4.6.5. De door de kantonrechter vastgestelde schadevergoeding van € 75.000,-- bruto oordeelt het hof in overeenstemming met de wettelijke maatstaven, gelet op de hiervoor onder 4.6.3. vermelde omstandigheden, het laatstverdiende loon van [X.] vermeerderd met vakantietoeslag en emolumenten. Ook neemt het hof in aanmerking dat de stichting het loon van [X.] gedurende het eerste ziektejaar heeft doorbetaald en vervolgens de WAO-uitkering gedurende een jaar tot 100% van het laatstgenoten loon heeft gesuppleerd. Tot slot houdt het hof rekening met de door de stichting in acht genomen opzegtermijn zoals hiervoor onder 4.2.4. is vermeld en met het feit dat de PGGM de WAO-uitkering van [X.] tot 70% van het laatstverdiende loon aanvult.
4.7. Op grond van het vorenstaande faalt grief 3 voor zover de stichting daarin opkomt tegen het toekennen van enige vergoeding.
Subsidiair heeft de stichting in grief 3 aangevoerd dat de kantonrechter ten onrechte de wettelijke rente heeft toegekend vanaf de datum van het ontslag. Ter toelichting op dit onderdeel van de grief voert de stichting aan dat de wettelijke rente eerst ingaat vanaf de datum van het in eerste aanleg gewezen vonnis omdat die uitspraak constitutief is.
Deze subsidiair aangevoerde grief faalt. Op goede grond heeft de kantonrechter de wettelijke rente doen ingaan vanaf de datum van het ontslag. De stichting had immers een kennelijk onredelijke opzegging van de arbeidsovereenkomst kunnen voorkomen door jegens [X.] zorg te dragen voor een redelijke financiële vergoeding.
4.8. Grief 4 heeft geen zelfstandige betekenis en behoeft derhalve geen bespreking.
4.9. Het hof passeert het door de stichting gedane bewijsaanbod als zijnde niet ter zake dienend.

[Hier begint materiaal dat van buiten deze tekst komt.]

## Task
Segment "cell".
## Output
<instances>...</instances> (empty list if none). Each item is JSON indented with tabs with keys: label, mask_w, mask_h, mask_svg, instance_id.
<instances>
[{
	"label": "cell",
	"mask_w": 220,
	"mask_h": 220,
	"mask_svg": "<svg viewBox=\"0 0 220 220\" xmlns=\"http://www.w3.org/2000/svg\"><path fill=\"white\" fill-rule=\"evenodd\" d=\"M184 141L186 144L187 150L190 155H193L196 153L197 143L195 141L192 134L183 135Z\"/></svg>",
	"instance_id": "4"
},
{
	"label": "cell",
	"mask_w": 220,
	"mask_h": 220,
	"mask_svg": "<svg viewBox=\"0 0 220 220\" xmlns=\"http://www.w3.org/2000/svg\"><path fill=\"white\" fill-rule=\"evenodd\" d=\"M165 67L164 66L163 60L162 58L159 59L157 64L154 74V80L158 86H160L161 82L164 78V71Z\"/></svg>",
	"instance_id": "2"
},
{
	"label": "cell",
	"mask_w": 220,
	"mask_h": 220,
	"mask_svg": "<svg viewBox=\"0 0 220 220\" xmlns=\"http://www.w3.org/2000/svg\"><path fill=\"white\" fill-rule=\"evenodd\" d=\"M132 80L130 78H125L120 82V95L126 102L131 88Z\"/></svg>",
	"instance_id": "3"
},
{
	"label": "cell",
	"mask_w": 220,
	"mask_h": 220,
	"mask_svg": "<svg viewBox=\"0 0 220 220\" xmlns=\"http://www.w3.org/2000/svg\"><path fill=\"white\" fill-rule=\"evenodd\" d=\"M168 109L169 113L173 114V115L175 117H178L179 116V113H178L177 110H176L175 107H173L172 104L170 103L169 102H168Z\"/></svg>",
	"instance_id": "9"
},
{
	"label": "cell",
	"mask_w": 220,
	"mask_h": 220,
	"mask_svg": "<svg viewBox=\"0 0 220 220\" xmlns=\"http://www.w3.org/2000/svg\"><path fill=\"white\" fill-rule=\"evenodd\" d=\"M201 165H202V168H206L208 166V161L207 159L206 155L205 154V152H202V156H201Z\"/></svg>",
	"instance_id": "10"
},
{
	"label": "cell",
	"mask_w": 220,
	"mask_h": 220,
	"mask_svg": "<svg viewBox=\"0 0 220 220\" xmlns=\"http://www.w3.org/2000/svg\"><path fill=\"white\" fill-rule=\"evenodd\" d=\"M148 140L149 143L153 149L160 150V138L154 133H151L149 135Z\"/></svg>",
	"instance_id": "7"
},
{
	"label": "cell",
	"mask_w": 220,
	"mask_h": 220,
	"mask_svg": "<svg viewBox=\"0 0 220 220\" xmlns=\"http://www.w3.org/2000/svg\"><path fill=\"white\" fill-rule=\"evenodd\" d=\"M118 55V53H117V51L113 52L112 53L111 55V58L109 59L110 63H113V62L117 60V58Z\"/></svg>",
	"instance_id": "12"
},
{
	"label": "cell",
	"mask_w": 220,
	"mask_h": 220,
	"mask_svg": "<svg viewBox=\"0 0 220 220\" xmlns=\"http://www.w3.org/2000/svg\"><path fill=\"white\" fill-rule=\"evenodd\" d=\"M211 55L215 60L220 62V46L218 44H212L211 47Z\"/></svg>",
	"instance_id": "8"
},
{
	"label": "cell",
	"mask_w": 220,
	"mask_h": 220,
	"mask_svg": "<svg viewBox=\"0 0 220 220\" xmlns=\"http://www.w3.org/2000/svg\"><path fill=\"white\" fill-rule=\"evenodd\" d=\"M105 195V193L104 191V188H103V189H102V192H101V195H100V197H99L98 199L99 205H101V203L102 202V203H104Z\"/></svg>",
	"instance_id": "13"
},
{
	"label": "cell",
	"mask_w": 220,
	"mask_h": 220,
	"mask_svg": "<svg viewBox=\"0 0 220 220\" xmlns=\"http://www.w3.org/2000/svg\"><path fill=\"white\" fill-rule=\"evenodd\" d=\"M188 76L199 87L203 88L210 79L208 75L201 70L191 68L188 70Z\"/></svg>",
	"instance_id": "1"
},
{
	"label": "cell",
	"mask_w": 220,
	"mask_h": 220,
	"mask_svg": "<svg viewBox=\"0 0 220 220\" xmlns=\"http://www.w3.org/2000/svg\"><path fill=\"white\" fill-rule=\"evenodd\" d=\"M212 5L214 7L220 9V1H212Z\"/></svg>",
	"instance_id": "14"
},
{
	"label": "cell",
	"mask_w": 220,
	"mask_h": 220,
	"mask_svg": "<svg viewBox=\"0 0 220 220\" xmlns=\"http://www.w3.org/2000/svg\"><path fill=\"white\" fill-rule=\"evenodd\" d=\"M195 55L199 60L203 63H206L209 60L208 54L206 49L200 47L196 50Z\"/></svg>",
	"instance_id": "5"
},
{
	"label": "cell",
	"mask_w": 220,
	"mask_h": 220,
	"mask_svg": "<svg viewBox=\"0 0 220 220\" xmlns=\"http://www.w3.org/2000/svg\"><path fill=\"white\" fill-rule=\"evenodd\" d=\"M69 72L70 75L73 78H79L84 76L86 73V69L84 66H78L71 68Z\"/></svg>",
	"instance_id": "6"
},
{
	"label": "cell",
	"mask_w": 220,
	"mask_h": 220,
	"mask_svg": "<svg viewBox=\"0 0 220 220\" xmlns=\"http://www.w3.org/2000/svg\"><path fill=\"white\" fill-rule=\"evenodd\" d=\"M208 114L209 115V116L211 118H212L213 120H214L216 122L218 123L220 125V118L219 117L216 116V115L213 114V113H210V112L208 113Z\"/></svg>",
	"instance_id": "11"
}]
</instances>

4.10. Het voorgaande betekent dat de grieven falen. Het vonnis waarvan beroep zal worden bekrachtigd onder aanvulling van de gronden. De stichting zal als de in het ongelijk gestelde partij worden veroordeeld in de proceskosten van het hoger beroep.
- bekrachtigt het vonnis waarvan beroep onder aanvulling van de gronden;
- veroordeelt de stichting in de proceskosten van het hoger beroep aan de zijde van [X.] gevallen en begroot op € 244,-- wegens verschotten en op € 4.893,-- wegens salaris procureur.
Dit arrest is gewezen door mrs. Aarts, Waaijers en Walsteijn en uitgesproken door de rolraadsheer ter openbare terechtzitting van dit hof op 20 februari 2007.